Text provided:
Annual Winter Conference

14th Annual Growing Minds Through Massachusetts Agriculture Conference for Educators


Saturday, March 7, 2015


Pathfinder Regional Vocational Technical High School, Palmer, MA


9:00 a.m. to 3:30 p.m.




Two-Page Winter Conference Flyer - PDF Version


Print and Fill in & fax or mail a Conference Registration Form - PDF Version

On-Line Registration:

Online Registration Form

Massachusetts Agriculture in the Classroom is sponsoring our 14th Statewide Winter Conference for teachers at The Pathfinder Regional Vocational Technical High School in Palmer, Massachusetts on Saturday, March 7, 2015 from 9 a.m. to 3:30 p.m. Titled "Growing Minds Through Massachusetts Agriculture," the conference offers offers educational and networking resources, activity ideas and framework connections that can facilitate and enhance pre-K through 12th grade classroom teachers alike and help bring agriculture to the classroom.

This year's conference will feature a choice of four concurrent workshops during each session throughout the day. Each workshop will be taught by a school teacher, farm educator or a teacher working together with a farmer. Workshops will offer specific background and activities for either elementary, middle or high school level. Topics will include: composting, school gardening, soils, nutrition, animals, fibers, connecting the farm to school, specific lessons ideas and more. Don't miss this day of discussion, interaction and opportunities for exploring new ideas for your Massachusetts classroom. The $50 fee includes all workshops, lunch, materials and 10 pdp's with a related classroom activity.

*Advanced Registration fee: for the full day, including lunch, is $50.

*Registration on the day of the Conference: $55 (Subject to space availability.)

*Exhibitor fee: $50. (An 8 by 10 foot table will be supplied; exhibitors should be set up no later than 8:30 a.m.)

*Professional Development Points: 10 PDPs are available for Massachusetts teacher who attend the full day conference, carry out a related classroom activity, and send in a brief report of their experience. We can also provide a certificate of participation for pre-school educators and teachers from other states. For More Information: call Debi Hogan at 508-336-4426 with your questions.

Click here for html Directions or printable pdf of directions


A limited number of conference Scholarships are available to educators from Massachusetts and Connecticut. These Scholarships are open to teachers from urban areas, those who are new to teaching and farm-based educators. The scholarships have been provided thanks to a grant from Northeast Farm Credit AgEnhancement. Click here for Scholarship Application form.

Conference Sponsors:

We thank the Massachusetts Department of Agricultural Resources for funding four workshops and the Massachusetts Dairy Promotion Board for funding one dairy workshops. We also thank the Pathfinder Regional Technical Vocational High School for making this conference possible!


Conference Schedule: Workshops & Demonstrations

CLICK TO VIEW PDF: Full conference brochure with workshops and registration form

8:00 a.m.:

Registration, coffee, tea and breakfast snack and exhibits

8:30 - 9:00 a.m.:

Introductions & Welcome Presentation

9:00 - 10:10 a.m.:

Workshop Session 1 (Concurrent sessions, choose one of seven workshops)

10:20 to 11:30 a.m.:

Workshop Session 2 (Concurrent sessions, choose one of six workshops)

11:30 a.m. to 12:50 p.m.:

Lunch, Awards and Speaker, followed by the opportunity to interact and visit exhibits.

Presentation of The 2015 AgriScience Excellence Award

12:50 to 2:00 p.m.:

Workshop Session Three (Concurrent sessions, choose one of seven workshops)

Extracted records:

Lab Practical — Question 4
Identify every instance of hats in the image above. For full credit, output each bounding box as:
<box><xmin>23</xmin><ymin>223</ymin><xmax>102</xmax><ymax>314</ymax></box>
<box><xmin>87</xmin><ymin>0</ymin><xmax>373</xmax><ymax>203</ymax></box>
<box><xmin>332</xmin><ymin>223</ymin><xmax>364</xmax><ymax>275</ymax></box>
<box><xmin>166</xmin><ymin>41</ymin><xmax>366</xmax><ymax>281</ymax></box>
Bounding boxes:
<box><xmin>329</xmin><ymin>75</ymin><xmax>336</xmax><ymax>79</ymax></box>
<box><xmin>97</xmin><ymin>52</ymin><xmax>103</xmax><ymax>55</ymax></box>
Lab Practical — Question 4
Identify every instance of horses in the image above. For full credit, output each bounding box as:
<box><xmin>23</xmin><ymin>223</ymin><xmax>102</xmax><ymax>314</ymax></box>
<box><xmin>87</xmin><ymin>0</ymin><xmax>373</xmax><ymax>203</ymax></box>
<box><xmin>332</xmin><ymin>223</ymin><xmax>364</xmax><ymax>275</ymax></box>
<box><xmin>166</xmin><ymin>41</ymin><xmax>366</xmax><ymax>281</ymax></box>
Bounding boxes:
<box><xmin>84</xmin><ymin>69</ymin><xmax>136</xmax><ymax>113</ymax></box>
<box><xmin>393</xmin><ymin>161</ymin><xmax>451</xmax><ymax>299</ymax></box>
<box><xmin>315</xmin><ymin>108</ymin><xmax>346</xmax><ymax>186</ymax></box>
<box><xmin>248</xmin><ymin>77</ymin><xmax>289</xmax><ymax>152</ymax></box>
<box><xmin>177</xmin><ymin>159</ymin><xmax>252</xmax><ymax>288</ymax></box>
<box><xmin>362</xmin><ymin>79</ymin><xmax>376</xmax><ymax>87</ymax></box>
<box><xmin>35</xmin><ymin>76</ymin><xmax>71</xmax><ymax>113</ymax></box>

What the task asks: From the conference notice, reproduce word for word the part that opens with the words "10:20 to 11:30" and closes with "and visit exhibits.". The material has no connection to the conference notice.

Full answer:
10:20 to 11:30 a.m.:

Workshop Session 2 (Concurrent sessions, choose one of six workshops)

11:30 a.m. to 12:50 p.m.:

Lunch, Awards and Speaker, followed by the opportunity to interact and visit exhibits.